**Text excerpt**
IDS mailing list archives

RE: True definition of Intrusion Prevention


From: "Bohling James CONT JBC" <james.bohling () JBC JFCOM MIL>
Date: Fri, 2 Jan 2004 15:08:02 -0500


I am sorry, but I do not agree with your position on prevention and
blocking.  

Yes you are correct that 
--"preventing an attack means that action has been taken to keep the
attack from happening and/or an attack is */prevented/* if it doesn't or
can't happen"--  

However, look at what the term is semantically described: "Intrusion
Prevention" -- It is not Attack Prevention.

An attack is the action taken to attempt an intrusion; the intrusion is
the post-attack goal.  So if we look at that "chicken and egg scenario"
intrusion prevention can happen by blocking an attacker via IP,
application, port, protocol, etc.

That was my comment; this is my $.02 USD  : )

Yes, marketers (vendors) usually have an advantage with naming
conventions but so what; if customer (A) wants an intrusion blocking
device and customer (B) wants an intrusion prevention device then give
it to them.  We all know what the market is wanting in the IPS arena;
whether it is cohesive and/or Websters defined is not all that
important.  The IPS market wants more control over the IDS and more
active protection from the IDS in the form of blocking, reporting,
logging, dynamic scanning for IA Vulnerability, anomaly detection, and
etc.  This, even though not Websters certified, tells me that a marketer
(vendor) wants to sell this bundled and added functionality to the IDS
as an Intrusion Prevention Solution and in the same deck wants us
(security professionals) to design, code, QA, and implement it.  You are
never going to beat a top salesman in the sales dept. It's not what we
do.




ED, Joe, Paul,
        Just wanted to include you in on a discussion I have been
monitoring for a week or two on Security Focus.

**Dataset extract**
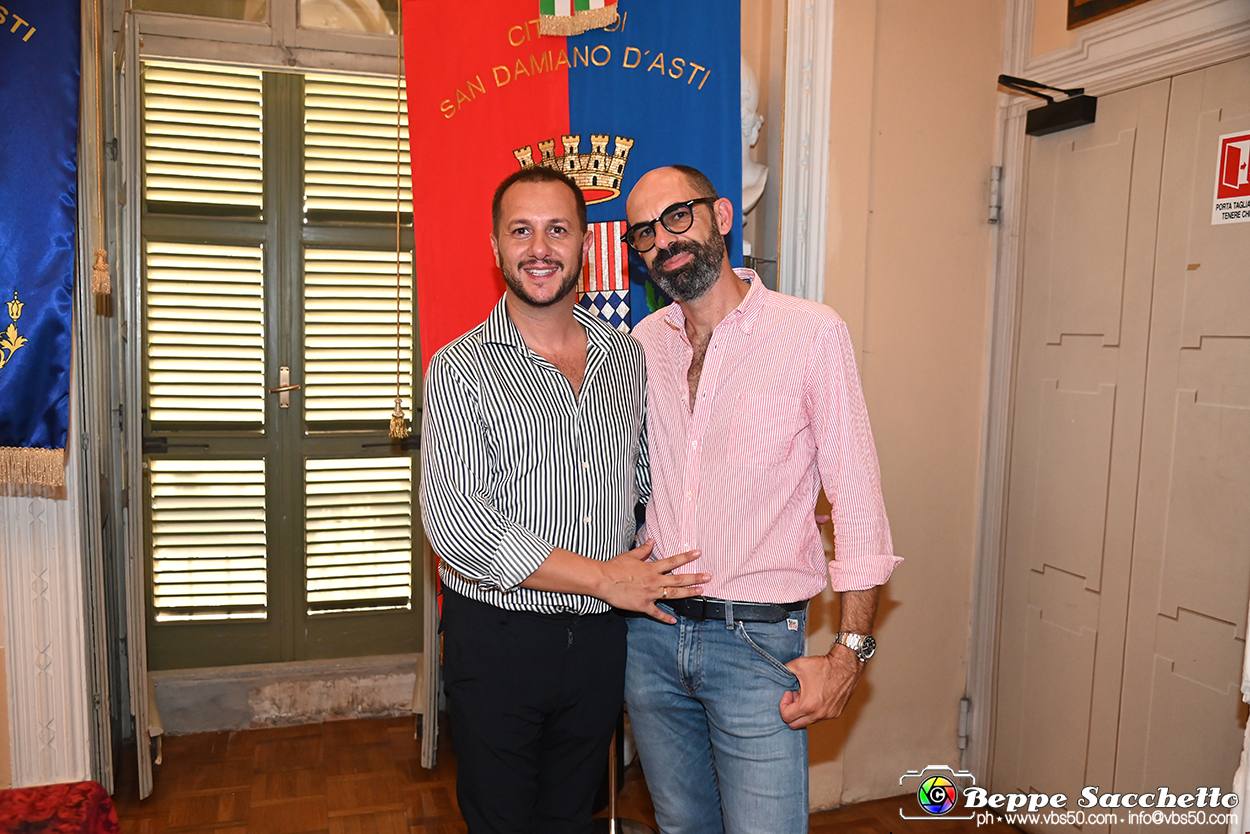 VBS_3434 - Presentazione libro 'Lady B.' di Leopoldo Aversente.jpg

**Exercise goal**
Shorten the paragraph beginning "Yes, marketers (vendors)" in the mailing list post on intrusion prevention above to three sentences, keeping its main facts.

**The answer**
Vendors often get to pick the names, but that hardly matters: if one customer wants an intrusion blocking device and another wants an intrusion prevention device, give each what they ask for. The IPS market wants more control over the IDS and more active protection, such as blocking, reporting, logging, dynamic scanning for IA vulnerability and anomaly detection, and vendors want to sell this bundle as an Intrusion Prevention Solution while security professionals design, code, QA and implement it. Security professionals will never beat a top salesman, because selling is not what they do.